Image-text web data.
************
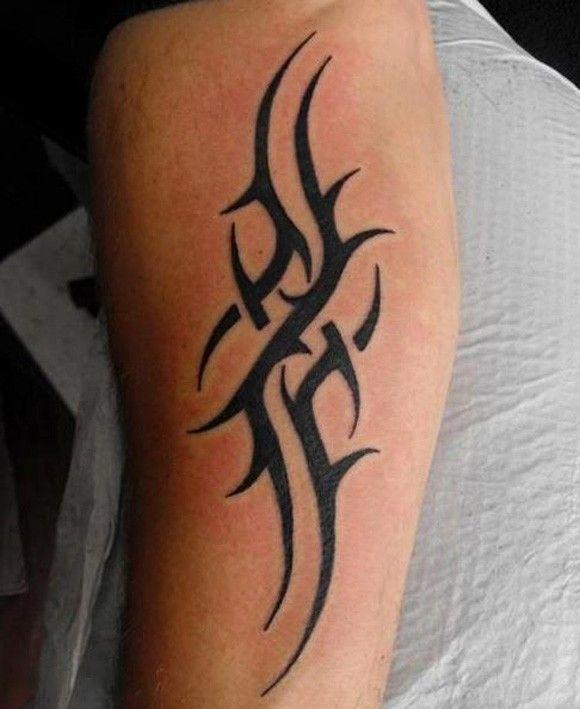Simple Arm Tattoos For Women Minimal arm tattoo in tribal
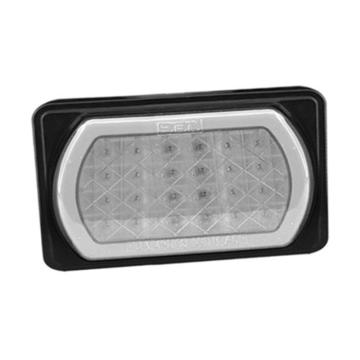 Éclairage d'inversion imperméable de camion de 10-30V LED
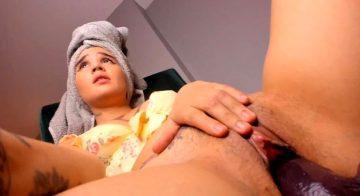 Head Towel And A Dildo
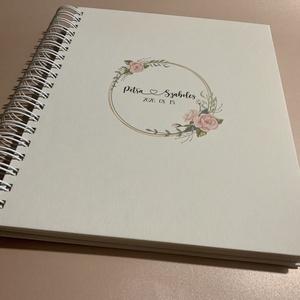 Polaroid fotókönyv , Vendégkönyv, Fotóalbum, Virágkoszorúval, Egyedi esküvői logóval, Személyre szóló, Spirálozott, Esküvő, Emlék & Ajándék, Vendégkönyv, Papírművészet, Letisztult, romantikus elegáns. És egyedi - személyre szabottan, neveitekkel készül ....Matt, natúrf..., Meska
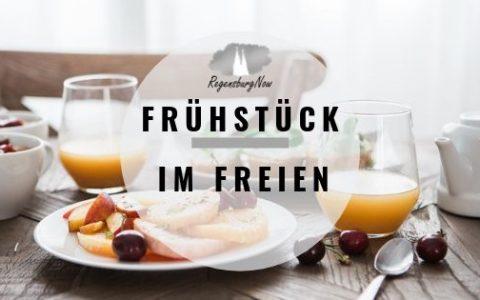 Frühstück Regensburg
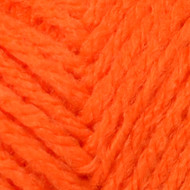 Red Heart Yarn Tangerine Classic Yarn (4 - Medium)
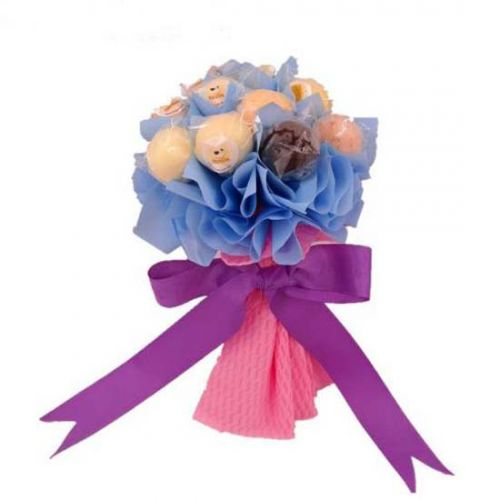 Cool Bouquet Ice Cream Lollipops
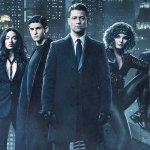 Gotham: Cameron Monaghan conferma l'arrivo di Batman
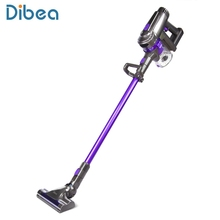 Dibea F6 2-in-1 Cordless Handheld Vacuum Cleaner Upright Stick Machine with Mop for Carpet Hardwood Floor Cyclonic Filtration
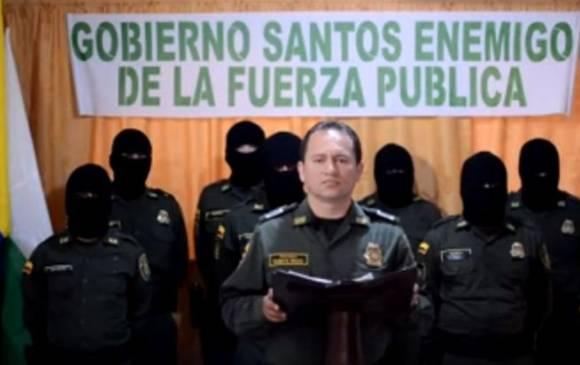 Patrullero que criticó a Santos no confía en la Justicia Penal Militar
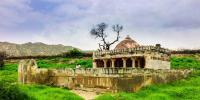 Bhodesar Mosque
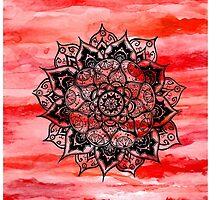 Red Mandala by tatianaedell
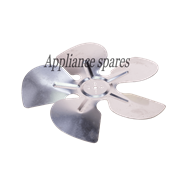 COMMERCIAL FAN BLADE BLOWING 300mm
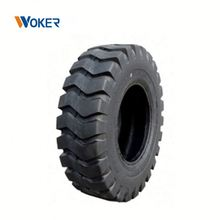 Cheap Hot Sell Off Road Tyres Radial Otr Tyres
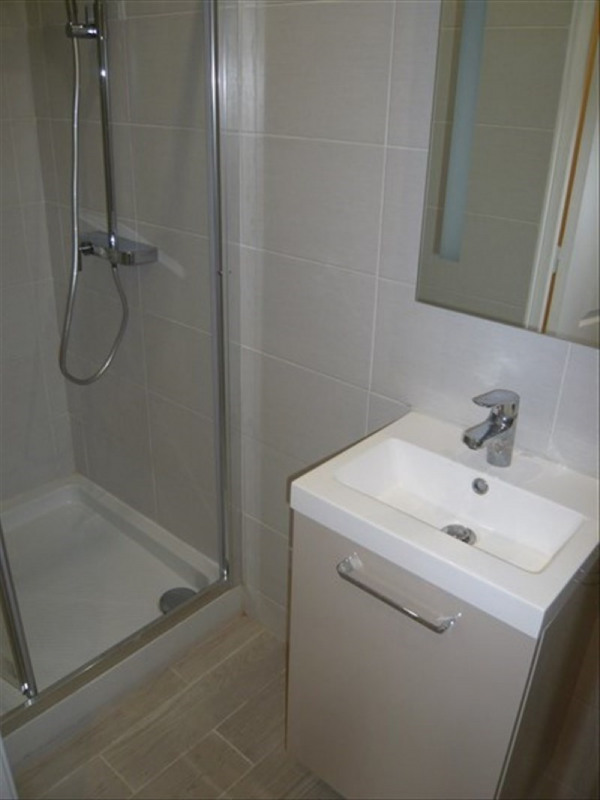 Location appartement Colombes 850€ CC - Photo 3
************
Problem to work on.
Where a picture appears in the records above, omit it, and transcribe exactly the stretch of lines from the one with "Cool Bouquet Ice Cream Lollipops" through the one with "Patrullero que criticó".

Finished exercise.
 Cool Bouquet Ice Cream Lollipops
 Gotham: Cameron Monaghan conferma l'arrivo di Batman
 Dibea F6 2-in-1 Cordless Handheld Vacuum Cleaner Upright Stick Machine with Mop for Carpet Hardwood Floor Cyclonic Filtration
 Patrullero que criticó a Santos no confía en la Justicia Penal Militar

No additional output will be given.